Gradient Descent Optimizers: SGD, Adam, RMSprop Complete Comparison
Master gradient descent optimizers with practical examples. Compare SGD, Momentum, Adam, RMSprop, and AdaGrad. Learn when to use each optimizer for optimal deep learning results.
Gradient Descent Optimizers: SGD, Adam, RMSprop Complete Comparison
“The choice of optimizer can make or break your model’s training.” — Sebastian Ruder, Research Scientist at Google
Choosing the right optimizer is one of the most impactful decisions in deep learning. The same model architecture can converge quickly or fail to train entirely based on your optimizer choice.

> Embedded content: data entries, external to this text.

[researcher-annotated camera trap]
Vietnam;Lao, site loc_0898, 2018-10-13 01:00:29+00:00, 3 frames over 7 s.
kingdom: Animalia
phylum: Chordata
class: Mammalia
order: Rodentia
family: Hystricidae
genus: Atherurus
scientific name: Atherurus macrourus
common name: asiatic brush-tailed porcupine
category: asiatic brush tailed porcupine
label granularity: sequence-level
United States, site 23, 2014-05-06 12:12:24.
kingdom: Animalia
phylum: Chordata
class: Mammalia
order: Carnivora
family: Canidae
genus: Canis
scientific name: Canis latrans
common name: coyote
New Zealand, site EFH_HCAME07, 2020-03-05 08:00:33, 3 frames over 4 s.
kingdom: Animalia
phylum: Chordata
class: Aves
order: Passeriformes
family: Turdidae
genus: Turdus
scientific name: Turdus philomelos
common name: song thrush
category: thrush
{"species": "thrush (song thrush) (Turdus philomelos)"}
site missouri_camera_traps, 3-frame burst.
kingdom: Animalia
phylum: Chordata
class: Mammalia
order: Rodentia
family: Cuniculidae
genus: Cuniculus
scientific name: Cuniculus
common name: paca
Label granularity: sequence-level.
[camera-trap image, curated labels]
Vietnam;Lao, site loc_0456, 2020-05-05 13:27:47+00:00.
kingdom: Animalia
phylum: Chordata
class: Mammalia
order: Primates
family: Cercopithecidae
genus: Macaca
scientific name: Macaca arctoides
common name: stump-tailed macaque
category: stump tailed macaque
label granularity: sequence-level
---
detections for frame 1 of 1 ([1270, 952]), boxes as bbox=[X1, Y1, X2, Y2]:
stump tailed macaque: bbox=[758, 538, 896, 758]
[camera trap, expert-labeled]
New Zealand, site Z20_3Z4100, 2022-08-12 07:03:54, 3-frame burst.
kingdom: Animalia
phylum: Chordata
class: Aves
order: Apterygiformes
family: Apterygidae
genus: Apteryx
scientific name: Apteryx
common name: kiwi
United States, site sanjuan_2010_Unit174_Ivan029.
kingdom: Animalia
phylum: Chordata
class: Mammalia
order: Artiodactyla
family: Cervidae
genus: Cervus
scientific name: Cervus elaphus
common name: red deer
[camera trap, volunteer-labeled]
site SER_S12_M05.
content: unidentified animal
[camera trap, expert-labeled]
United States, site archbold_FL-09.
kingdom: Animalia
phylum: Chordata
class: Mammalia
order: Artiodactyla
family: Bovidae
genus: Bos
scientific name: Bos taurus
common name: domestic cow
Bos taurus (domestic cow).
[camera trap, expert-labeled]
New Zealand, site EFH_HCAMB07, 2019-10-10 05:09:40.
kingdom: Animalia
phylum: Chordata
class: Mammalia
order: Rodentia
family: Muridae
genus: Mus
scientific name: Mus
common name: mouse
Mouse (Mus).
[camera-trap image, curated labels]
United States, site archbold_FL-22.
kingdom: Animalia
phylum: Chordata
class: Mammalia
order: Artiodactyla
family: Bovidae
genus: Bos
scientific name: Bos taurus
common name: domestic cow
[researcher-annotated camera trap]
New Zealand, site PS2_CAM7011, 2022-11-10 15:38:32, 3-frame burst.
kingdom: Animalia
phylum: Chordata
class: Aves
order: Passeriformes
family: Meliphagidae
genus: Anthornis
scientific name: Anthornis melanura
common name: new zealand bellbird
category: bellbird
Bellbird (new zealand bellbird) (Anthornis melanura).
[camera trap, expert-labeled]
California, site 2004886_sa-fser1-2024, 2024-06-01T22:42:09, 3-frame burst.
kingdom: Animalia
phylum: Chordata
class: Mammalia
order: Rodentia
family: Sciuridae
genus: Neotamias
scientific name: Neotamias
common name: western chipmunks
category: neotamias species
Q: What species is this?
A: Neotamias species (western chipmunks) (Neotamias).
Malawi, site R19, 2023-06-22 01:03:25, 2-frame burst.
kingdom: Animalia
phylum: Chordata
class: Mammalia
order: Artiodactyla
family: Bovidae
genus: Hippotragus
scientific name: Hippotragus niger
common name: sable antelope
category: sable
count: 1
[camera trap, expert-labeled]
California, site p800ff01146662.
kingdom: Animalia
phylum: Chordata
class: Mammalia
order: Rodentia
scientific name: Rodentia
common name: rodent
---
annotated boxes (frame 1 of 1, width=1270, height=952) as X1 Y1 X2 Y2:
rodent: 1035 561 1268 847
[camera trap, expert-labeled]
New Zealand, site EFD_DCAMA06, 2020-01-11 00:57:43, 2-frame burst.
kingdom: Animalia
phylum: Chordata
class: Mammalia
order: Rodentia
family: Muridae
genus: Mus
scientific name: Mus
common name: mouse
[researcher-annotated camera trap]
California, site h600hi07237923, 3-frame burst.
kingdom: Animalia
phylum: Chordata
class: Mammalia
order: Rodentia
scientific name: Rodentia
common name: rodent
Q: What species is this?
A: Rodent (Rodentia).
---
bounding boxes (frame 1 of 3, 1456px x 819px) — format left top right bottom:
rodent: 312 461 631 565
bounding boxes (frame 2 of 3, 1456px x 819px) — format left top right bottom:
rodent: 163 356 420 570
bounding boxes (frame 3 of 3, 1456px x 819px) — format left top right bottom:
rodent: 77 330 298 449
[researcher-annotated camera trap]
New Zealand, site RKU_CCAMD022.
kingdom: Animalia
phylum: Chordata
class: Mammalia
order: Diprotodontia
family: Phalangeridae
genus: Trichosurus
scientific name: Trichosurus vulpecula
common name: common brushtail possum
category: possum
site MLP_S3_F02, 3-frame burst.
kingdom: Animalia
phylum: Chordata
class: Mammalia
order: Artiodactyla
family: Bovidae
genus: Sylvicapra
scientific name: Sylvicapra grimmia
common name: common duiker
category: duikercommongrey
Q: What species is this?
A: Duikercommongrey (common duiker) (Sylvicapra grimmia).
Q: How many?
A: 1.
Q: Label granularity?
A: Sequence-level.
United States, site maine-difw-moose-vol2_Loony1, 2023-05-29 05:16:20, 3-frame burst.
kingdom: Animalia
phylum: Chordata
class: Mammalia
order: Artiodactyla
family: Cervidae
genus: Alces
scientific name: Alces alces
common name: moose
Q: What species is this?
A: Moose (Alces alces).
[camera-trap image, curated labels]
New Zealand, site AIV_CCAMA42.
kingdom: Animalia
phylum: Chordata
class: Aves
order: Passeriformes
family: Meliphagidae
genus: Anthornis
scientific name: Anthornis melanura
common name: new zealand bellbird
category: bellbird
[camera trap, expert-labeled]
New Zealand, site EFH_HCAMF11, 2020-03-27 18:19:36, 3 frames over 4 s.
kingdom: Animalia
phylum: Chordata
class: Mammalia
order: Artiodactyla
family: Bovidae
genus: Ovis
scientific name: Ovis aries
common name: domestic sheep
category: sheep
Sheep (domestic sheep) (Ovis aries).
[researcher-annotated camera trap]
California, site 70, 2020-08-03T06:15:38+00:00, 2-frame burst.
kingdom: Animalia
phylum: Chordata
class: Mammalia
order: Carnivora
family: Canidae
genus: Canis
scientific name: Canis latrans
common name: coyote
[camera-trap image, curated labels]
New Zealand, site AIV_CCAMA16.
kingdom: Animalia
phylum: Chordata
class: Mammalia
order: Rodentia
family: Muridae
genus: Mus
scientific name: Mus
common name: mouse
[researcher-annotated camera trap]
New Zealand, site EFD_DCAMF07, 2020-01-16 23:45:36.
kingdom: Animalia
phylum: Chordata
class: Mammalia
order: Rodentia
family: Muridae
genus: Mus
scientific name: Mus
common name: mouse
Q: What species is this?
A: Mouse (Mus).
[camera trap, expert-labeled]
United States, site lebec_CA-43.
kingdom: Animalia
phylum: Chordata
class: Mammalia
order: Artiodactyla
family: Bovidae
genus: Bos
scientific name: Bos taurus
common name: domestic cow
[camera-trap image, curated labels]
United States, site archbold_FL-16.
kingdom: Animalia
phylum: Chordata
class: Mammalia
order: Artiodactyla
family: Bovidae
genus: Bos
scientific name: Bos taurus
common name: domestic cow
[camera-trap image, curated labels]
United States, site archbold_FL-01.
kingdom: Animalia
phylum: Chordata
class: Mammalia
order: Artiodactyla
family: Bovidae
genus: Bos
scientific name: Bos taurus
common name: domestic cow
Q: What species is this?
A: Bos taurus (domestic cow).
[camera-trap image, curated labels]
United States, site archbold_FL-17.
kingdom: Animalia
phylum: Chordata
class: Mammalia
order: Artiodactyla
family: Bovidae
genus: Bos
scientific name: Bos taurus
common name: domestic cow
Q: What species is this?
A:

In this comprehensive guide, you’ll understand every major optimizer, when to use each one, and how to tune their hyperparameters for optimal results.
Why Do Optimizers Matter?
The Optimization Problem
Training a neural network means finding parameters θ that minimize the loss:
$$\theta^* = \arg\min_\theta \mathcal{L}(\theta)$$
The challenge: modern networks have millions of parameters, and the loss landscape is highly non-convex with many local minima, saddle points, and flat regions.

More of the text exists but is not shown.